March 3, 2005 - California Aggie
[Note: The Davis Governance Task Force meeting is actually next Monday, March 7. --DCR]
Davis should adopt Choice Voting
City council elections
On Tuesday, the Davis Governance Task Force, created by the City Council to review issues such as voting systems and election reform, will begin drafting an official recommendation to the council whether or not to adopt Choice Voting in city elections.
The students of UC Davis have taken it upon themselves to implement the Choice Voting system for their senate elections, and the system has consistently proved itself to be more representative of the electorate than block voting.
In the most recent ASUCD Senate election, three separate slates and two independent candidates split the eight available seats evenly. Elections data have shown that Choice Voting not only works, but closely reflects the proportions of votes cast.
The system has made sizeable difference in ASUCD politics. No longer do slates dominate student government; independent candidates now have a fair shot at winning seats.

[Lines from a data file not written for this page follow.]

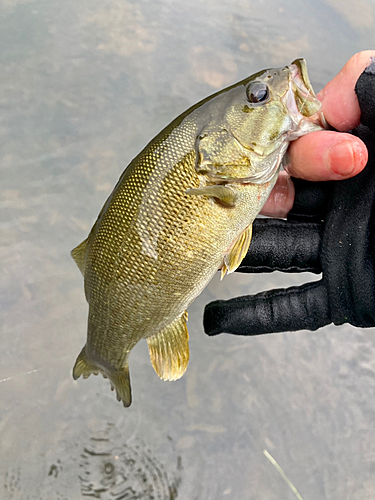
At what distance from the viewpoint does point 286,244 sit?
5.31ft

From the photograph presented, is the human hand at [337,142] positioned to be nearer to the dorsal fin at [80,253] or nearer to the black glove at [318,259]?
the black glove at [318,259]

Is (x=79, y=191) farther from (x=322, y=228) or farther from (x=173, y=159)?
(x=322, y=228)

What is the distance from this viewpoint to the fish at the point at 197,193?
1306 mm

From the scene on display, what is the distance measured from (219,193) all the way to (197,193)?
0.07 m

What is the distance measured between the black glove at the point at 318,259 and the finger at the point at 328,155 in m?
0.20

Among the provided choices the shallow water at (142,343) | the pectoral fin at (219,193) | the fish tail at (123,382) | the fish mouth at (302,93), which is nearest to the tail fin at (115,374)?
the fish tail at (123,382)

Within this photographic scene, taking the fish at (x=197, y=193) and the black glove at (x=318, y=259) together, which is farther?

Choice voting also encourages better voting and campaign behavior. Rather than casting their votes for a group of undistinguished candidates, students must rank candidates with a preference, forcing slate members to compare themselves with their peers.
In the most recent city election, UCD graduate student Lamar Heystek garnered 4,148 votes, but not enough to win a seat. Had Choice Voting been in place, it's possible that Heystek's supporters may have been able to place their candidate into office.
Choice Voting would not guarantee a student on city council without popular support; however, the system's better representation would ensure minority groups, such as student voters, a proportional voice in their local government.
In order to better represent its electorate, the city of Davis should adopt Choice Voting and set an example for progressive cities across America.